AMSTERDAM (Reuters) - Dutch sports car maker Spyker Cars has offered up its brand name to secure a bank loan, news of which sent its shares down as much 17 percent to a 16-month low on Wednesday.
The company, which acquired a Formula One motor racing team last year, confirmed a report by Dutch daily De Telegraaf.
“There was an agreement with Friesland Bank last year and as part of it the name has been pledged, which is quite normal,” Spyker spokeswoman Winni Kole said.
Financial market traders expressed concern, however.
“Obviously it is a very bad sign if you have to give away your name to get a loan”, a trader at Kempen & Co said.
“Why do you have to sell your name to get a loan? Because the bank thinks the results are not good enough and want security, I think,” trader Rik Zwaneveld said at AFS Brokers.
Spyker shares were down 9.5 percent at 11.15 euros by 12:11 p.m. British time, after touching a 16-month low of 10.25 euros.
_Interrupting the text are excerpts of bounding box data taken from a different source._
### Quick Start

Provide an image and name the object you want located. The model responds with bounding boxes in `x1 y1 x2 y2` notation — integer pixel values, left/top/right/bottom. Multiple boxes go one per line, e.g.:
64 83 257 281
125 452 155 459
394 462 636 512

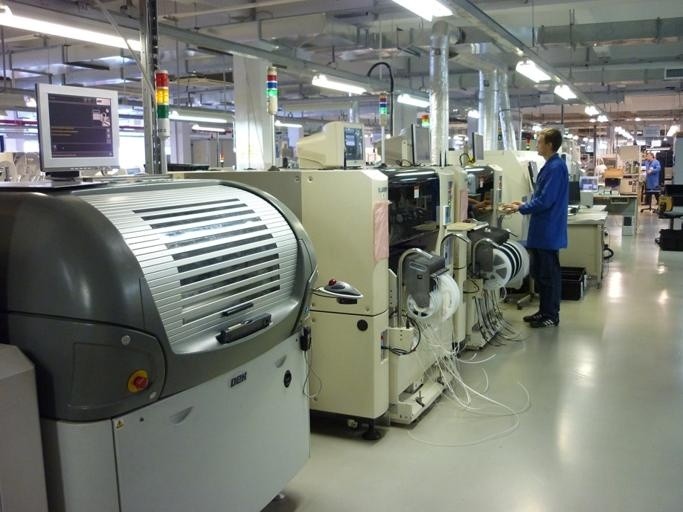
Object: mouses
461 218 479 223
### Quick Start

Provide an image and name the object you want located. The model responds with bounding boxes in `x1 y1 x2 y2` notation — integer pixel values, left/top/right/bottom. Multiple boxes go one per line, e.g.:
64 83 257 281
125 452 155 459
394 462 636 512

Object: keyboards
447 221 476 230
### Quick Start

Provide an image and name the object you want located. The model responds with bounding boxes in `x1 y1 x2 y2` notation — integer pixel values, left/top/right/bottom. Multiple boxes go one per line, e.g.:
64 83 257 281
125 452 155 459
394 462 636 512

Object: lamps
19 96 305 136
311 72 369 96
0 4 146 55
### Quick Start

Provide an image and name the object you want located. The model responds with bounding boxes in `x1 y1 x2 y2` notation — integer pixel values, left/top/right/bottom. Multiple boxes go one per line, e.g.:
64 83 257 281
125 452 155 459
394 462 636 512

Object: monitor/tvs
410 123 432 166
472 132 485 163
34 82 120 171
580 176 600 193
294 121 367 168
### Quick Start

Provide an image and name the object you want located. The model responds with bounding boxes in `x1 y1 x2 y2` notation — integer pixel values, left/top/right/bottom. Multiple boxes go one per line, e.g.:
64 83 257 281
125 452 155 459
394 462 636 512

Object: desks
558 169 642 284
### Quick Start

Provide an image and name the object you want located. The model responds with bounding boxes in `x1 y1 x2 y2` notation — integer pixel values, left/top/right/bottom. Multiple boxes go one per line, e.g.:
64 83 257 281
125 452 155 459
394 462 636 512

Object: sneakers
530 316 559 327
524 312 543 322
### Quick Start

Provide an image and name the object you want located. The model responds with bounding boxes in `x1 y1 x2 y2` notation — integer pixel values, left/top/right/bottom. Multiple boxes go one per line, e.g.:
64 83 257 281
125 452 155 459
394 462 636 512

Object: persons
640 152 662 206
502 128 569 330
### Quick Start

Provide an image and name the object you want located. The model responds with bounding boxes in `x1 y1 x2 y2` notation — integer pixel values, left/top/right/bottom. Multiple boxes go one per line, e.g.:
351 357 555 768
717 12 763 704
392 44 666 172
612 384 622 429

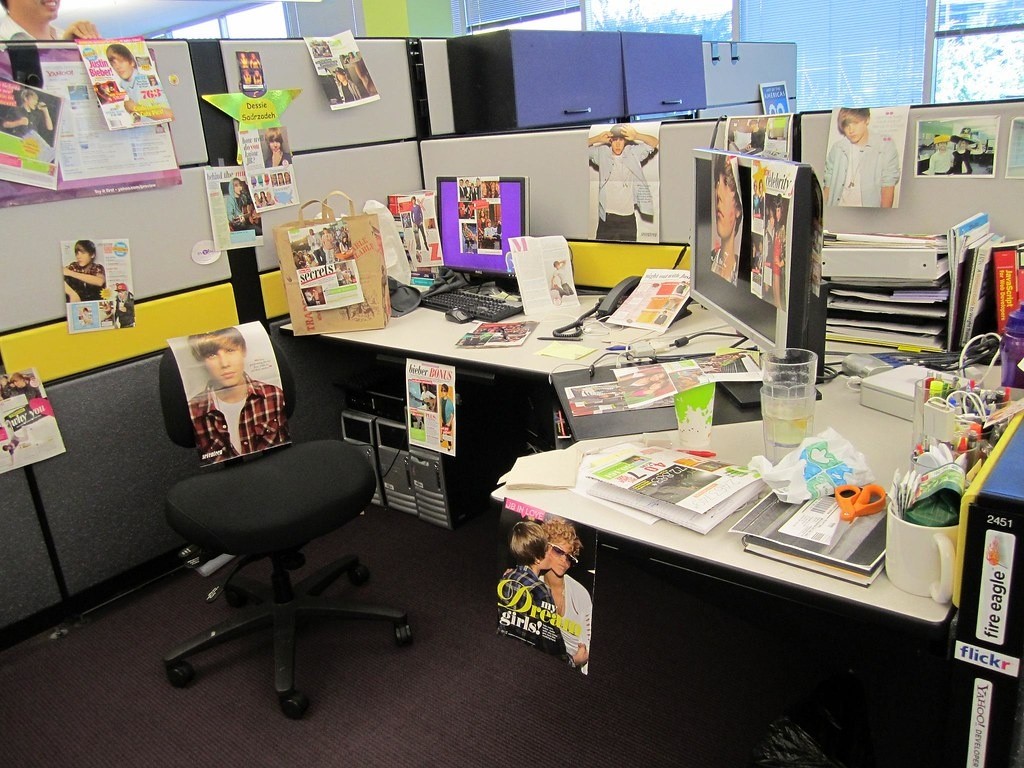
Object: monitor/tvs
436 177 526 293
688 149 828 411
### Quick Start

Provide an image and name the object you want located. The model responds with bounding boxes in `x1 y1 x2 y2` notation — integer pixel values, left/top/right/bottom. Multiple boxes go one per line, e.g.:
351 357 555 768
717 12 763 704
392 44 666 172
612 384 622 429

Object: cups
885 501 961 603
911 375 1016 478
759 347 818 467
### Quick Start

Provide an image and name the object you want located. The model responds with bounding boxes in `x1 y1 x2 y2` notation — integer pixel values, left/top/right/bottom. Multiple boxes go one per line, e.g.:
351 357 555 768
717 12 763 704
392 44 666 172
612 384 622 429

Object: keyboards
418 290 523 322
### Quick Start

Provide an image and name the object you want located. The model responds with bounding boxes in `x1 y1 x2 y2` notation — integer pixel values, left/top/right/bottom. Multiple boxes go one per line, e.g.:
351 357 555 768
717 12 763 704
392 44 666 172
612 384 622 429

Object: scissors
828 484 886 552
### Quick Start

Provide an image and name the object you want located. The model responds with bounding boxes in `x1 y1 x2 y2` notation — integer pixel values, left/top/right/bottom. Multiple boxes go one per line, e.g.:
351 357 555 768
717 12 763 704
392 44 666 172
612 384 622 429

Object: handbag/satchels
315 200 412 287
273 191 392 336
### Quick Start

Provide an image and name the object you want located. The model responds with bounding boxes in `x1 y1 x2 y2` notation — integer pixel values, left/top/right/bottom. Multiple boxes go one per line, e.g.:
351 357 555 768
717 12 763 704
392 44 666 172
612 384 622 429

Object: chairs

“The company is in bad weather and everybody is afraid that the weather is getting worse”, Zwaneveld added.
De Telegraaf reported that Friesland Bank agreed to provide a loan of nine million euros to the car maker, five million of which has already been received by Spyker.
To get the rest of the money the car maker has to meet certain conditions, but Spyker cannot meet these, De Telegraaf said.
Spyker, which announced the departure of Chief Executive Officer Victor Muller last week, declined to comment on the details of the loan.
Spyker, which was relaunched in 2000 and realised its first net profit ever in 2006, competes with top-end sports car makers such as Bugatti, Lamborghini, Aston Martin and Ferrari in the “supercar” market niche.
The original Spyker had competed with Rolls-Royce before going bankrupt in 1926. Its roots go back more than 100 years to a family business that built the Golden State Coach for the Dutch royal family.